### Aim 1
In the Packit Service worker-scaling notes, what is the default value of --prefetch-multiplier?
### Aim 2
Write out the part of the Packit Service worker-scaling notes word for word, starting at "and each worker" and ending at "User Guide suggests.".

### Selected text

* * * * *

This research is about scaling worker(s) that do short-running tasks to improve Packit Service event processing.

History

Once upon a time there were more (two?) workers who were not picky and took whatever task they find in the (only) queue. To not waste time they always assigned more (4) tasks at a time to themselves before starting to work on a task. It could then happen that one worker processed a copr_build_finished event sooner than the other worker processed a corresponding copr_build_started event, and then it looked like that the copr build never finished.

For example, if you have 2 workers and a task queue like

build1_start | build2_start | build3_start | build1_end | build2_end | build3_end

and each worker takes 4 tasks, then the first worker takes

build1_start | build2_start | build3_start | build1_end

and the second is left with

build2_end | build3_end

and by the time the first worker starts processing build2_start, the second has already processed build2_end so it looks like the build2 never ended.

This has been fixed by making sure that the workers are not so greedy and reserve only one task ahead (--prefetch-multiplier=1, default is 4).

Later, we also set up 2 Celery queues, for long and short running tasks because that's what Celery User Guide suggests.

worker --concurrency

The same commit that set --prefetch-multiplier=1 also set --concurrency=1 (number of concurrent worker processes/threads executing tasks) even it's probably had no effect because the default is "number of CPUs/cores on the host" and the workers have no more than one core. We definitely don't want to change the prefetch multiplier because that might cause p-s#375 for no significant benefit, but having more concurrent worker threads should hopefully be safe.

* * * * *

### Supplied information
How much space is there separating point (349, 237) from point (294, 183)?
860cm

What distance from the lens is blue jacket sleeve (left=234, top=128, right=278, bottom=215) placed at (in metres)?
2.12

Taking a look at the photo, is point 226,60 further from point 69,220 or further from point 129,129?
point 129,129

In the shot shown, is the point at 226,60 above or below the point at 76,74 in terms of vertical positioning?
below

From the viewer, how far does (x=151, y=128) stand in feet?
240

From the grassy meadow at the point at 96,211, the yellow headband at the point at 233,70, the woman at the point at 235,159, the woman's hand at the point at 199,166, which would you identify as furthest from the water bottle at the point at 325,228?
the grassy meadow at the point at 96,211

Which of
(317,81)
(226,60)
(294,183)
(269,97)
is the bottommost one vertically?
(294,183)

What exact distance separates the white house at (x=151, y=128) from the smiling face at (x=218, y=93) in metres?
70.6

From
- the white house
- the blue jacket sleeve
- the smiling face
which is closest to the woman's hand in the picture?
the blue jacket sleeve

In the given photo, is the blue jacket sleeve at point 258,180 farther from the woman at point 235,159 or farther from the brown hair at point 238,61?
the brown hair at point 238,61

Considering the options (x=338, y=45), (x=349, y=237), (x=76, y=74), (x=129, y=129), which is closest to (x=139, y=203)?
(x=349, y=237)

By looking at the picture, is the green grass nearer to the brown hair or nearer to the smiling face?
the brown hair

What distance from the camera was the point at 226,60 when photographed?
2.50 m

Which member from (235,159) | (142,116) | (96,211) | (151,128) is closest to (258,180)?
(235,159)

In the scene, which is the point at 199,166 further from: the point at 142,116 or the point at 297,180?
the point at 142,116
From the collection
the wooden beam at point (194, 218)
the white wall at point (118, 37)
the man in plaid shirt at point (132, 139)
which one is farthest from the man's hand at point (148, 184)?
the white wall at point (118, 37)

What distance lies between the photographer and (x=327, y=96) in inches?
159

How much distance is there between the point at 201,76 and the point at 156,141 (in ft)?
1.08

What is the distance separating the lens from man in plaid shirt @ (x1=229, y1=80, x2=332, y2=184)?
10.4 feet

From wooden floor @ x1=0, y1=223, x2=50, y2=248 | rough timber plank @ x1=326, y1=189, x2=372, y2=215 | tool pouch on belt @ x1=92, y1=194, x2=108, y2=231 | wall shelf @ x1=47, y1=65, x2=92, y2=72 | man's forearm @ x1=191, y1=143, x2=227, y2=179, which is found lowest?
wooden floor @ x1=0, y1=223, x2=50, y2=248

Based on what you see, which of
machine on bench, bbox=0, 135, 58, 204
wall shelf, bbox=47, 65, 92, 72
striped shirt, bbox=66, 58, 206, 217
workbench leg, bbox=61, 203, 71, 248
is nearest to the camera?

* * * * *

### Expected answer 1
4

### Expected answer 2
and each worker takes 4 tasks, then the first worker takes

build1_start | build2_start | build3_start | build1_end

and the second is left with

build2_end | build3_end

and by the time the first worker starts processing build2_start, the second has already processed build2_end so it looks like the build2 never ended.

This has been fixed by making sure that the workers are not so greedy and reserve only one task ahead (--prefetch-multiplier=1, default is 4).

Later, we also set up 2 Celery queues, for long and short running tasks because that's what Celery User Guide suggests.